Van 997 v.G.T. tot de verwoesting van Jeruzalem. Een hulp bij het berekenen van de totale tijdsperiode van de koningen vinden wij in Ezechiël 4:1-7. Daar lezen wij hoe de profeet Ezechiël op Gods bevel de belegering van Jeruzalem moest uitbeelden. Ezechiël moest 390 dagen op zijn linkerzijde liggen om ’de dwaling van het huis van Israël te dragen’, en 40 dagen op zijn rechterzijde om ’de dwaling van het huis van Juda te dragen’. Daarbij zou elke dag voor een jaar tellen. De op deze wijze gesymboliseerde twee tijdsperiodes (390 jaar en 40 jaar) correspondeerden klaarblijkelijk met de lengte van de tijd dat Jehovah geduld had met de beide afgoderij bedrijvende koninkrijken. De wijze waarop de joden deze profetie begrijpen, wordt in de Soncino Books of the Bible (commentaar op Ezechiël, blz. 20, 21) als volgt tot uitdrukking gebracht: „De schuld van het noordelijke koninkrijk strekte zich uit over een periode van 390 jaar ([volgens de] Seder Olam [de oudste in de Hebreeuwse taal bewaard gebleven na-exilische kroniek], [en de rabbi’s] Rashi en Ibn Ezra). Malbim citeert Abarbanel, die de periode van de schuld van Samaria rekent vanaf de tijd dat de scheuring van het rijk onder Rehabeam plaatsvond . . . tot de val van Jeruzalem. . . . De rechter[zijde waarop Ezechiël lag] duidt op het zuiden, d.w.z. het Koninkrijk Juda, dat in het zuiden of rechts lag. . . . Juda’s verdorvenheid duurde veertig jaar, die vlak na de val van Samaria begonnen. Volgens Malbim wordt de tijd gerekend vanaf het dertiende jaar van de regering van Josia . . . toen Jeremia met zijn bediening begon (Jer. i. 2).” — Onder redactie van A. Cohen, Londen, 1950.

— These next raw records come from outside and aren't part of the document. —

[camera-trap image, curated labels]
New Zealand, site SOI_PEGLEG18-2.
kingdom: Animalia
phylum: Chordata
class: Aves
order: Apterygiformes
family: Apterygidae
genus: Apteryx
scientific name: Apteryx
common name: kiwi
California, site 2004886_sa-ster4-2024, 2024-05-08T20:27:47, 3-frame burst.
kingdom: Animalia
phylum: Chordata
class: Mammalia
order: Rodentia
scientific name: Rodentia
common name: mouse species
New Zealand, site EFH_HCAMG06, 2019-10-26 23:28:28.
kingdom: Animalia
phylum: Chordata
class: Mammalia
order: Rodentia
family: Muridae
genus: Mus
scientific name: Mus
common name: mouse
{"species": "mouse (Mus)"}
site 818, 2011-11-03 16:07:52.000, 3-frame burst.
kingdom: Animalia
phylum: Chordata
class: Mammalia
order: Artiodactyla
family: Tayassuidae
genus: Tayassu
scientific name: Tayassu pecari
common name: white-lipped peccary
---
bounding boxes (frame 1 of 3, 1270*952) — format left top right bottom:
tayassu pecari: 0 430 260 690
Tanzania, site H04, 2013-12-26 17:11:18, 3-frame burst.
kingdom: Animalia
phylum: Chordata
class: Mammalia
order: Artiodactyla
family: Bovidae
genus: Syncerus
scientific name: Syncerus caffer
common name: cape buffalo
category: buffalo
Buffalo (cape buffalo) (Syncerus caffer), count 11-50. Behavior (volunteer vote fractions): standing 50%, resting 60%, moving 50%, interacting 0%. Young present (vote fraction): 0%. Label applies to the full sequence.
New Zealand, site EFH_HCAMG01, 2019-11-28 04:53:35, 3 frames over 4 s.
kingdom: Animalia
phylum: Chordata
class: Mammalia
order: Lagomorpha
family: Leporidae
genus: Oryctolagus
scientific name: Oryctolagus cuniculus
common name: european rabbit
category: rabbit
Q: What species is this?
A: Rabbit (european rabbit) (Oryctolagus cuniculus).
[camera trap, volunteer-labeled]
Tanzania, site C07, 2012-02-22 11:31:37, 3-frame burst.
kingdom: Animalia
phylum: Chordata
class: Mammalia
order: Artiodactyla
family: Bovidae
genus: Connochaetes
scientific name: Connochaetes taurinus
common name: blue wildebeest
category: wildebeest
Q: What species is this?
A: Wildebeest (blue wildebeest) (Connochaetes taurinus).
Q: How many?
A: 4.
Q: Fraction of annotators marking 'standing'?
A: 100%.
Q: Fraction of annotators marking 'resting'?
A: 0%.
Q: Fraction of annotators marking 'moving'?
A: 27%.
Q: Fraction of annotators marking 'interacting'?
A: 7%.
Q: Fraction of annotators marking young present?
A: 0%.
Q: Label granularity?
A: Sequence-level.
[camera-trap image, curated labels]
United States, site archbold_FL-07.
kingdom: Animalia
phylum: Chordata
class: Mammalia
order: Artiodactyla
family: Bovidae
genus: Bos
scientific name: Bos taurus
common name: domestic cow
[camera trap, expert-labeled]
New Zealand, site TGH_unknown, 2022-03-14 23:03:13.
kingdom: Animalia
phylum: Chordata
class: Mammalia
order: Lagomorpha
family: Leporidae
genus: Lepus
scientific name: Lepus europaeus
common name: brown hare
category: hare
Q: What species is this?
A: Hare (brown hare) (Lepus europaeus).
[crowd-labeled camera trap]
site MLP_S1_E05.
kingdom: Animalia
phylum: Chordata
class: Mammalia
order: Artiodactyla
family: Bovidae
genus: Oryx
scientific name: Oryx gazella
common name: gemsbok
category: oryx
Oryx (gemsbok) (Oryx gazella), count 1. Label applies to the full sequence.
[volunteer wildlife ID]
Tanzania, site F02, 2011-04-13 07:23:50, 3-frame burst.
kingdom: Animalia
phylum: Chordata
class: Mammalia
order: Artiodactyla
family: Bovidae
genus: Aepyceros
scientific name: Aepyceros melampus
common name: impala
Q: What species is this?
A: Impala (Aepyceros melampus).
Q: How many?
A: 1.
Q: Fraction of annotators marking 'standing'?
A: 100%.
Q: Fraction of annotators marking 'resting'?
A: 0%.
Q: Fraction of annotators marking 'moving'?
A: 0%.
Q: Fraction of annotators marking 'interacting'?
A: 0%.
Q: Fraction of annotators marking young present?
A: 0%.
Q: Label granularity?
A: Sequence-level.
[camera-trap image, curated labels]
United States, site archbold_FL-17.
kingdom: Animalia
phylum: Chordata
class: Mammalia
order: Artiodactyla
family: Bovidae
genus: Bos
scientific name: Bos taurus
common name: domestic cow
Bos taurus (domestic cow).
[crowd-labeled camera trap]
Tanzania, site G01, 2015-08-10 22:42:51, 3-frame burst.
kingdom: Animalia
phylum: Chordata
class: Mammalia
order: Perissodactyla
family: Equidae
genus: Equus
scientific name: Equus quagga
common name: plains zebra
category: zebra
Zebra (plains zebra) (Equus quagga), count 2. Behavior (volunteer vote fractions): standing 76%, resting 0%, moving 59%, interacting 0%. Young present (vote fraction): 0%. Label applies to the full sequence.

Van de scheuring van het koninkrijk in 997 v.G.T. tot de val van Jeruzalem in 607 v.G.T. verstreken er 390 jaar. Hoewel het waar is dat Samaria, de hoofdstad van het noordelijke koninkrijk, reeds in 740 v.G.T., het 6de jaar van Hizkia, door Assyrië veroverd was (2Kon 18:9, 10), vluchtte waarschijnlijk een deel van de bevolking vóór de opmars van de Assyriërs naar het zuidelijke koninkrijk. (Neem ook nota van de situatie in Juda na de scheuring van het koninkrijk, zoals die in 2Kr 10:16, 17 beschreven wordt.) Maar nog belangrijker is het feit dat Jehovah God de verbannen Israëlieten van het noordelijke koninkrijk niet vergat, aangezien hij hen zelfs lang na de val van Samaria in de boodschappen van zijn profeten betrok. Hieruit blijkt namelijk dat hun belangen nog steeds door de hoofdstad Jeruzalem vertegenwoordigd werden en dat de val van deze stad in 607 v.G.T. een uiting van Jehovah’s oordeel tegen de gehele natie Israël was, en niet tegen Juda alleen (Jer 3:11-22; 11:10-12, 17; Ez 9:9, 10). Toen de stad viel, werden de verwachtingen van de gehele natie (met uitzondering van de weinigen die aan het ware geloof hadden vastgehouden) de bodem ingeslagen. — Ez 37:11-14, 21, 22.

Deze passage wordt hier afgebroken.